Mobile 'Remote Wipe' Thwarts Secret Service
bennyboy64 writes "Smartphones that offer the ability to 'remote wipe' are great for when your device goes missing and you want to delete your data so that someone else can't look at it, but not so great for the United States Secret Service, ZDNet reports. The ability to 'remote wipe' some smartphones such as BlackBerry and iPhone was causing havoc for law enforcement agencies, according to USSS special agent Andy Kearns, speaking on mobile phone forensics at a security conference in Australia."
My heart bleeds for these guys. Really, it does.
There is a war going on for your mind.
The Secret Service just need a Faraday Cage Fanny Pack.

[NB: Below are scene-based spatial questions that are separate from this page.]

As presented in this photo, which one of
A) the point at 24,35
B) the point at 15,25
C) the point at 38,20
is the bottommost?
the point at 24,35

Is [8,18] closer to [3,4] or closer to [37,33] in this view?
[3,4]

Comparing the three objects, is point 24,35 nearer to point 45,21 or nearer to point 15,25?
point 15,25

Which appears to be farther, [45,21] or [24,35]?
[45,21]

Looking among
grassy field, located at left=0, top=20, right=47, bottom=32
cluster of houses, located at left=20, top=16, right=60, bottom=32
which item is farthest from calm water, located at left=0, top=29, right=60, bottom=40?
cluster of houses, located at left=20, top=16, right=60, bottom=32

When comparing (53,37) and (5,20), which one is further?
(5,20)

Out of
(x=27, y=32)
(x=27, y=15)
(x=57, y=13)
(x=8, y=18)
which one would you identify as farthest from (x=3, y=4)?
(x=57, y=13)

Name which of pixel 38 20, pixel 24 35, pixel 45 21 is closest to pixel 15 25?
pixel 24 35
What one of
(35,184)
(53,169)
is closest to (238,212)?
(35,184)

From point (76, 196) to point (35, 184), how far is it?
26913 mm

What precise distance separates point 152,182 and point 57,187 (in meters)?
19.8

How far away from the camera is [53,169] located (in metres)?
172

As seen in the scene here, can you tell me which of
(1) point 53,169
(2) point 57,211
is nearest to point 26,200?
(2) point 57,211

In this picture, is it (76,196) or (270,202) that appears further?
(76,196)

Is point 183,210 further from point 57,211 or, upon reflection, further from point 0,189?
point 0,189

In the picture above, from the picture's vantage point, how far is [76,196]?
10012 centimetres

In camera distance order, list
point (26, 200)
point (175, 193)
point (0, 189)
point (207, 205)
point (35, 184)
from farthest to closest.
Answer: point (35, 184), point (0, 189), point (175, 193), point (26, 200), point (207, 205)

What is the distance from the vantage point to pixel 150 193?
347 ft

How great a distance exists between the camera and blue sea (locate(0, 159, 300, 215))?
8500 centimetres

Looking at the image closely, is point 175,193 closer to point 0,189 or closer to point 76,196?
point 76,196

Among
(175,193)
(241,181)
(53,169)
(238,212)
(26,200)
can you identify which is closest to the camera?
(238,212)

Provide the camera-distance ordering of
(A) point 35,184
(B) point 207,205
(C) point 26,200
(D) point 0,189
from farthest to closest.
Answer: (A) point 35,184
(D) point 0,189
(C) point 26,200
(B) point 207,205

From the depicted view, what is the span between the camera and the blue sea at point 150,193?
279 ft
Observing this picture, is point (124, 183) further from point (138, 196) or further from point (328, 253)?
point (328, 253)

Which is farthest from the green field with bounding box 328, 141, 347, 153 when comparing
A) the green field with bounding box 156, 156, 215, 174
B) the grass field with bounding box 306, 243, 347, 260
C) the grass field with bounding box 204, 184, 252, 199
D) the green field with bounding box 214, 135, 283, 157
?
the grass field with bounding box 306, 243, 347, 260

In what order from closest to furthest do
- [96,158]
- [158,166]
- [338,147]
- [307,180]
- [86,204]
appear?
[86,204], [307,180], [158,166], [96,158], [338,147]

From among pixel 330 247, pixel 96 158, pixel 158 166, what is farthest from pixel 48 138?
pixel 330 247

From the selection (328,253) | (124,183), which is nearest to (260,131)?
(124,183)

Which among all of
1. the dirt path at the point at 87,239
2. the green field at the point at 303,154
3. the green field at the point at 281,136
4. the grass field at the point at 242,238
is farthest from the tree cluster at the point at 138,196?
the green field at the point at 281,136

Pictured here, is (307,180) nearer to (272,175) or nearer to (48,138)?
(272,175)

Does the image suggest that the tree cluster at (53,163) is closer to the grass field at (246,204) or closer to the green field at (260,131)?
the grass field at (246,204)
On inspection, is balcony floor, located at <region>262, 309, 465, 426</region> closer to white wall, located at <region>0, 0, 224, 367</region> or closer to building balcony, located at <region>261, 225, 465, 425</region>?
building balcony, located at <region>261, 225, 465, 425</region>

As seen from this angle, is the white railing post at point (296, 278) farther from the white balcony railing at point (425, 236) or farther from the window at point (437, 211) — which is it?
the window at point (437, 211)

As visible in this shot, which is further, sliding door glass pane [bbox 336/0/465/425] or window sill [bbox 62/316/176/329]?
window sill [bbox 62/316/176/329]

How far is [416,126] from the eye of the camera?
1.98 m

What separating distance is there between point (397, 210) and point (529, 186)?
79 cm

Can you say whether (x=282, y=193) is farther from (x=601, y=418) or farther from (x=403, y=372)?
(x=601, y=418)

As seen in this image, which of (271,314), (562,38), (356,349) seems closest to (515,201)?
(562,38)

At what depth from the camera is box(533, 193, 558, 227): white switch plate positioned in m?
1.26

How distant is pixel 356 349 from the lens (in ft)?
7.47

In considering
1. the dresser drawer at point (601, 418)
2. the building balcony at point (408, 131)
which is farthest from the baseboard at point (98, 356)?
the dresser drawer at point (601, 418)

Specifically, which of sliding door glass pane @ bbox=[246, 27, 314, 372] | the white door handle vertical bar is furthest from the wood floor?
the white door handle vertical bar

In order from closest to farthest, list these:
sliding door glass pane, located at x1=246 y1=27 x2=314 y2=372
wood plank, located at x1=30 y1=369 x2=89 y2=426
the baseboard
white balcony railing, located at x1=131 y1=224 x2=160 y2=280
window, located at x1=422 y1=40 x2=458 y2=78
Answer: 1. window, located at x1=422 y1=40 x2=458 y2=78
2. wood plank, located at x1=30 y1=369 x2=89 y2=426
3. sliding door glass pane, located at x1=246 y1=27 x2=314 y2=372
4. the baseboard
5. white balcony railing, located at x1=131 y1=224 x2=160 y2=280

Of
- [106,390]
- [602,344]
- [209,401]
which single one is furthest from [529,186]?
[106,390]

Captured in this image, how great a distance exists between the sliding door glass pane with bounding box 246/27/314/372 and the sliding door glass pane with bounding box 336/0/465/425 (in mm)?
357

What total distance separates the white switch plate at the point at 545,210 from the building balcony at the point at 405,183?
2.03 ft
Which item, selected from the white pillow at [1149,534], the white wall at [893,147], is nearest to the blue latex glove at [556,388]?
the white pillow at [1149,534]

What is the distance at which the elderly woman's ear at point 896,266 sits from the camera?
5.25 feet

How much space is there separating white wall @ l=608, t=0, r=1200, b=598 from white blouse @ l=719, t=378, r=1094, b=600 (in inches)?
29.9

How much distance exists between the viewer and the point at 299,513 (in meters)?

So the Slashdot groupthink's anti-law enforcement stance has extended to the Secret Service now? Which part are we in favor of: counterfeiting money or assassinating the president? Personally I'll go ahead and take a bold anti-counterfeiting/anti-assassination position and say that this is a bad thing.
Quidquid latine dictum sit, altum sonatur.
I'm sure most people are not trying to secure their phones or devices against the Secret Service.
The main reason almost everyone I know who turns on encryption is wanting to protect themselves against thieves. Not NATO. Not the Secret Service. Not the FBI. No individual company wants to have a hardware theft turn into a hardware + data theft, which turns the cost from the few thousands for the hardware to running in the millions if the data that was stolen was crucial, or could lead to ID thefts. Extortion is already common, so having device and computer encryption is a must.
In fact, *not* encrypting devices and laptops may actually run businesses afoul of the law, especially if there is any personal data on the laptop present. Look at all the havoc caused by USB flash drives ending up lost on a park bench, or left in the break-room by the Vend-a-Goat machine.